The NGOs analyzed an “Executive Summary” released by APP on 15 March, 2019. It was based on an assessment purportedly intended to address claims made by the Associated Press and by the Coalition that at least 24 of 27 wood supplier companies described by APP as “independent” appear to have close links and be under control of APP.
The summary does not deny these claims and APP admits that four wood suppliers involved in the 2015 fires are partners over which it has “significant influence”, including possible ownership and management links. APP also acknowledges wood purchases from a supplier engaged in deforestation in East Kalimantan and a partner relationship with an East Kalimantan mill that purchased wood from a deforested rainforest.
“APP has had an excessive period of grace yet it has failed to show itself as a transformed business committed to sustainability. The Coalition’s findings raise fundamental questions about the oversight of APP’s sustainability commitments. Not only is the company lacking progress on restoration and conservation, it is still causing deforestation,” said Aditya Bayunanda, WWF-Indonesia Director of Policy and Advocacy.
“A new era has to start to tackle this inaction by APP. Decisive interventions from the Indonesian administrations and further pressure from potential customers is needed to ensure real change,” Aditya added.

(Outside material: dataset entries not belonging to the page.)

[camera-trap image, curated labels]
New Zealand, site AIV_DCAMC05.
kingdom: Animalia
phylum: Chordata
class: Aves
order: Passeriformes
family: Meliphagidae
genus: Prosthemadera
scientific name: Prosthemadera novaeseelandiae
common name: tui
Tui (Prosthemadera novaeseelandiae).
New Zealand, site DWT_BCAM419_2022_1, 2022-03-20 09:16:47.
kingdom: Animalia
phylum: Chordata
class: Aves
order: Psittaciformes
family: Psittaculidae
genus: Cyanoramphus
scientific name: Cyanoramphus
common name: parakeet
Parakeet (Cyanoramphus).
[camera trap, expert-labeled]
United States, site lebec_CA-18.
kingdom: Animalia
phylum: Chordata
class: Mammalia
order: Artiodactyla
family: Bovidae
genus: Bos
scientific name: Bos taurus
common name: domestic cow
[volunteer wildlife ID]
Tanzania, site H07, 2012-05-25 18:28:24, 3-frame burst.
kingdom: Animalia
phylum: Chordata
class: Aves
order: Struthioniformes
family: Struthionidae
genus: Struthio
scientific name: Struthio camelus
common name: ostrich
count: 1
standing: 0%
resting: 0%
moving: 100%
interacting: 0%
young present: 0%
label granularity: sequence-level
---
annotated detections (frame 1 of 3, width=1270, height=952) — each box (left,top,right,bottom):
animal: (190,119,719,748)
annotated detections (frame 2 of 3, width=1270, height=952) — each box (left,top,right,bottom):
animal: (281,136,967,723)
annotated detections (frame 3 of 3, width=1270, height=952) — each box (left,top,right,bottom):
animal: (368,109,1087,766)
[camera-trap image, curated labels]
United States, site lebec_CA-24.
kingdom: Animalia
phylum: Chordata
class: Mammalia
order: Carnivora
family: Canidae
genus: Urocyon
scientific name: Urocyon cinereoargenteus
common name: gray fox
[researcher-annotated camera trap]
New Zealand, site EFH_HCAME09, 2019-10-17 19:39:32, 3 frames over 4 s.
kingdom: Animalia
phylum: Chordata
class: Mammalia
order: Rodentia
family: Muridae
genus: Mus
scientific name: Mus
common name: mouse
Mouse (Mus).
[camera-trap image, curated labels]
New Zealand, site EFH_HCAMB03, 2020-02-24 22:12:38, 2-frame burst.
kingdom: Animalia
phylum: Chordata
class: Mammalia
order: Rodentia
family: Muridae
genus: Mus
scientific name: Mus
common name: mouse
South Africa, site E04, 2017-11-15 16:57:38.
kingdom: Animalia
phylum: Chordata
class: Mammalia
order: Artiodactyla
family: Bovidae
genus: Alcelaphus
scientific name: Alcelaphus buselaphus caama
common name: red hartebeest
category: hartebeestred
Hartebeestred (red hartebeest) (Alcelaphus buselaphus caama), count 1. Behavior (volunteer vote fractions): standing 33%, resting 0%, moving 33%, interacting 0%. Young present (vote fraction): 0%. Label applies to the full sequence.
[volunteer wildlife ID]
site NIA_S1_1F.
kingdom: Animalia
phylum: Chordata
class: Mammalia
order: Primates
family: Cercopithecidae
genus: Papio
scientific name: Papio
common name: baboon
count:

The Forest Stewardship Council (FSC) has been developing a roadmap to end its disassociation with APP since 2016. These and other NGO allegations pushed FSC to send an ultimatum to APP in May 2018, demanding “a full disclosure by June 11 of Asia Pulp & Paper’s corporate structure including its wood suppliers, shell companies and offshore companies and their true ownership; and disclosure by June 11 of any other violations of the council’s standards”.
APP’s failure to meet these demands pushed FSC further to suspend the process in August 2018 “while it awaits further information from APP related to its corporate structure and alleged unacceptable forest management activities by companies thought to be related to APP”.
NGOs also pointed out that the Executive Summary, which is not an independent auditor’s report as previously claimed by SMG/APP, falls short of FSC’s demand as the list of APP companies included in this new report does not cover the full scope of the SMG/APP’s corporate structure.
“APP must disclose the names, legal shareholders, and beneficial owners of all corporate entities controlled by, affiliated with, and/or linked to SMG/APP in all jurisdictions globally. In the absence of this, APP will remain as a company that is disassociated from FSC. We urge them to come clean and disclose its full environmental and social footprint and start taking meaningful actions to remedy their damages through actual conservation and restoration on the ground”, said Aditya.